If you go to a lot of effort to collect data, that's commendable. In copyright law, that's called "sweat of the brow."
But in copyright law, you can't copyright data that you've collected just by sweat of the brow. It also takes some kind of creativity or innovation or judgment.
That's what the Supreme Court decided in Feist. Phone numbers can't be copyrighted. http://en.wikipedia.org/wiki/Feist_Publications_v._Rural_Telephone_Service
I met the inventor of NextBus some years ago at the Hacker's Conference. What they get from the bus is position, speed, and a few bits of data like the destination sign setting, "doors open" and "wheelchair lift deployed". After much crunching on this data, info like "Next bus at this stop: 6 minutes" comes out. Over time, as more data comes in, the predictions get better. It's a good machine learning problem, because you have actuals; you can tell when the bus eventually gets to the stop, so you have hard data from which to validate the prediction algorithm. You don't even need a map.
The early business plan for NextBus had a little dedicated receiver they were going to sell to consumers. The idea was that you have one at home, and it tells you the number of minutes until the next bus gets to the stop near your house, so you know when to leave the house. That was before the World Wide Web, so that wasn't necessary.
Originally, Muni management hated the system, because it was too honest about their bad service. But after much political effort, eventually it was deployed on a few lines, where it was very popular. Then it was put in everywhere.
Muni probably owns the raw data, and NextBus probably owns the predictions. I'm not sure on that, though.
But maps are "facts themselves." Unless, of course, you want to argue that there's "artistry" in deciding what kind of information to put on the map -- but then you could argue that there's exactly the same kind of artistry in deciding what to include in a database!
In other words, if the Copyright Act of 1790 made a distinction between maps and databases, then it was wrong. Either both should be copyrightable, or (better yet) neither should be!
"[Regarding the 'cloud,'] ownership was what made America different than Russia." -- Woz
You're absolutely right. The boundaries in copyright law are pretty fuzzy when it comes to things like this.
Maps were almost certainly included in the original act purely to appease mapmakers, not for any principled theory of what copyright should or should not apply to.
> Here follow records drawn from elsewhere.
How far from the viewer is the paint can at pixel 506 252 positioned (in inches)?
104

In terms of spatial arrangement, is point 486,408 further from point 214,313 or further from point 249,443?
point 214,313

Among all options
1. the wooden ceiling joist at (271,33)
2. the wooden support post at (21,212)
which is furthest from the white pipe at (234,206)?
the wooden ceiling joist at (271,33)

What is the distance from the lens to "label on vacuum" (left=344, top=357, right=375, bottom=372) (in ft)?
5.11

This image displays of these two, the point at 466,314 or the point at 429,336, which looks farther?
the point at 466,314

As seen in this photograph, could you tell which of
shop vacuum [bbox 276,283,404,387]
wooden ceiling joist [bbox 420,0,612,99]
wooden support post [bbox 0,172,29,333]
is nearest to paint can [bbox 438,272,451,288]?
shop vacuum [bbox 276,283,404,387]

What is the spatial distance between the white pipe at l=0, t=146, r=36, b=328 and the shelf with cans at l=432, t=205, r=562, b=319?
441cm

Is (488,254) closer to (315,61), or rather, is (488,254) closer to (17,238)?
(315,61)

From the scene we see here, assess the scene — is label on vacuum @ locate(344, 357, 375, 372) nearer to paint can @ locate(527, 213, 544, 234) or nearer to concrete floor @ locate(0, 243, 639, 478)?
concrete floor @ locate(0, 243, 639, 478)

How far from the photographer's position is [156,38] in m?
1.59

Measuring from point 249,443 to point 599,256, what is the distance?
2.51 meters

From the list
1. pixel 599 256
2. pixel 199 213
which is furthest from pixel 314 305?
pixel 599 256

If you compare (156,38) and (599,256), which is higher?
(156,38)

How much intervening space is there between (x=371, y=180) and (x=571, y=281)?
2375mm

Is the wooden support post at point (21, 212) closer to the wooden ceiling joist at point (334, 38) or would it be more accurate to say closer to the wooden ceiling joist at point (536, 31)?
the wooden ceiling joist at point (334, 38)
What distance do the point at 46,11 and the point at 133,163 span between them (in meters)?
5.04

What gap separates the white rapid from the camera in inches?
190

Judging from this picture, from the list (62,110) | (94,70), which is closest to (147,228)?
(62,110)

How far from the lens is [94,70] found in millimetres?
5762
Retrospectively, however, people justify maps by saying that they do involve artistry, and it's not totally unreasonable. You could even argue that more artistry is involved in making a map than in taking a photograph.
The most well-known case dealing with whether a collection of facts can be copyrighted is Feist. But the issue is complex, because while facts themselves aren't copyrightable, enough selection of facts can produce a result that is. What is "enough" is usually determined by a court case (or a settlement).
"Anyone who [rips a CD] is probably engaging in copyright infringement." - David O. Carson
After I moved to SF, I sold my car. No need for it here.
Unless, of course, you ever want to leave SF for any reason. I know there's some decent public transportation to surrounding areas, but it's far from comprehensive, especially after the sun goes down.
Speaking of public transportation, it sure would be nice to get BART up here (I live in Santa Rosa). Fuck you Marin County, fuck you very much.
Knowledge != Intelligence
Ahh, but in this case the data that is being collected is bus location information. The information the everyone wants access to is the bus route timing predictions. Those are created via some complex code that looks at the location information and other parameters and information to produce a prediction of when the bus is to arrive. This information may well be copyrighted as it is not "in plain view" but is generated via some creativity.
Now, if someone else were to generate their own predictions from the actual raw information that is one thing. But just redistributing the predictions generated by NextBus sounds like taking propriatory information and distributing it without the consent of those who created it.